==== Data records
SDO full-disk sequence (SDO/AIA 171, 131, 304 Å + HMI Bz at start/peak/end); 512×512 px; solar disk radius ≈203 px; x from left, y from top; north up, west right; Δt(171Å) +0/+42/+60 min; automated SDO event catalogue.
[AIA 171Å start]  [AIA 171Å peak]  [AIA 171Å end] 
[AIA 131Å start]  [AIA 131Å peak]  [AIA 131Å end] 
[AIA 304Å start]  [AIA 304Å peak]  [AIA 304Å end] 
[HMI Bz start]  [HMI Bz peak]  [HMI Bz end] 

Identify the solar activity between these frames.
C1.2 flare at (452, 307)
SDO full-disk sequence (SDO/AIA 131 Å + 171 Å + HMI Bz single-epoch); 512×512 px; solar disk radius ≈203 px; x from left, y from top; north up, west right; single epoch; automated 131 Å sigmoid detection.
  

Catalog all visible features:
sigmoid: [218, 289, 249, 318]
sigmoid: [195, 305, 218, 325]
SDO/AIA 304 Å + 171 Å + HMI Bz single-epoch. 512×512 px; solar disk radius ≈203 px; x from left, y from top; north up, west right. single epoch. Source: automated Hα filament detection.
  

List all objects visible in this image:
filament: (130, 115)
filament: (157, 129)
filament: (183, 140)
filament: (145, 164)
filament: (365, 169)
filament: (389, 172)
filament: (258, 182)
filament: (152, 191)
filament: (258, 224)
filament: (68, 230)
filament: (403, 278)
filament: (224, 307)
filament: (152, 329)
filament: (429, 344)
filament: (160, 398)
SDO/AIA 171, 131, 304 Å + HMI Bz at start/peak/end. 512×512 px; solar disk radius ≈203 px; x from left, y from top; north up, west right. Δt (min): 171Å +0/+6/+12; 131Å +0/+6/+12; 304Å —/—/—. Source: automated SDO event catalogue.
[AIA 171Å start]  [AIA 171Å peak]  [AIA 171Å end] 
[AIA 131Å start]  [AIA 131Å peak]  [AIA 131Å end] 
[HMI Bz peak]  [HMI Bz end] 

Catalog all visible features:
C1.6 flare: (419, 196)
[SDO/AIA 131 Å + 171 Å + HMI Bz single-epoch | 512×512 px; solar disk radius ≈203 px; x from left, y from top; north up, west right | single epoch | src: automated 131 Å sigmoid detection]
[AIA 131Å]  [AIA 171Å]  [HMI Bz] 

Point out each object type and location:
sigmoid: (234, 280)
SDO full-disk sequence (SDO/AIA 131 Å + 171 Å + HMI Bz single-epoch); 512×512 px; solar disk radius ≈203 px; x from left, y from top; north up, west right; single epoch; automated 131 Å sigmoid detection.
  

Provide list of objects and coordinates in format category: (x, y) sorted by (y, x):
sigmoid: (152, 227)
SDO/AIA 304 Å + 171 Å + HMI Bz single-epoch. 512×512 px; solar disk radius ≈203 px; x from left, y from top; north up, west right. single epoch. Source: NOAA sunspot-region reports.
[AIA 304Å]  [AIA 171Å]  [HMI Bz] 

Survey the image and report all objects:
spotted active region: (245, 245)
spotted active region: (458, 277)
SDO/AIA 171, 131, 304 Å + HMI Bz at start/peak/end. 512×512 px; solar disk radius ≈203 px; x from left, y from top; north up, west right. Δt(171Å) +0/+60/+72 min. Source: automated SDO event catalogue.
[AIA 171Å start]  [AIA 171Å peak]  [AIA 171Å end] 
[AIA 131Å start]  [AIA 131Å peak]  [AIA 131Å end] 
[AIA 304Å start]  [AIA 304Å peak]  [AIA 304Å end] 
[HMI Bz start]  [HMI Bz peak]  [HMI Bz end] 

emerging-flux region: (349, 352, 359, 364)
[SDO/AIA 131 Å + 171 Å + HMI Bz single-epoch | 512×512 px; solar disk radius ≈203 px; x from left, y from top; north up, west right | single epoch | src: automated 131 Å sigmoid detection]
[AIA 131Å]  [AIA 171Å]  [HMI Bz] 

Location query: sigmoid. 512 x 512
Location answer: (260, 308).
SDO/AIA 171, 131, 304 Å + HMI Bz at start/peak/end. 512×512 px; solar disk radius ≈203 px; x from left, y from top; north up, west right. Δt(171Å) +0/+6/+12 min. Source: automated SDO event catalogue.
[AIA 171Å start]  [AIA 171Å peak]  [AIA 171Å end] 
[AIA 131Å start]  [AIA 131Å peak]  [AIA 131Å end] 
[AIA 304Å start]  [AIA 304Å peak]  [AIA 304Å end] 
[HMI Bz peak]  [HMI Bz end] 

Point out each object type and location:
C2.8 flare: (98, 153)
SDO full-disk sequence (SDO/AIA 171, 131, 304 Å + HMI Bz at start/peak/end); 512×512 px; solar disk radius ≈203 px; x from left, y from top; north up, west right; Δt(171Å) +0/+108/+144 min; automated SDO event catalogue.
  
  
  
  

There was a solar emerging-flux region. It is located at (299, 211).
========
Output only the lines from the one that contains "Δt(171Å) +0/+6/+12 min. Source: automated SDO event catalogue." through the final line of the records, exactly as given.

SDO/AIA 171, 131, 304 Å + HMI Bz at start/peak/end. 512×512 px; solar disk radius ≈203 px; x from left, y from top; north up, west right. Δt(171Å) +0/+6/+12 min. Source: automated SDO event catalogue.
[AIA 171Å start]  [AIA 171Å peak]  [AIA 171Å end] 
[AIA 131Å start]  [AIA 131Å peak]  [AIA 131Å end] 
[AIA 304Å start]  [AIA 304Å peak]  [AIA 304Å end] 
[HMI Bz peak]  [HMI Bz end] 

Point out each object type and location:
C2.8 flare: (98, 153)
SDO full-disk sequence (SDO/AIA 171, 131, 304 Å + HMI Bz at start/peak/end); 512×512 px; solar disk radius ≈203 px; x from left, y from top; north up, west right; Δt(171Å) +0/+108/+144 min; automated SDO event catalogue.
  
  
  
  

There was a solar emerging-flux region. It is located at (299, 211).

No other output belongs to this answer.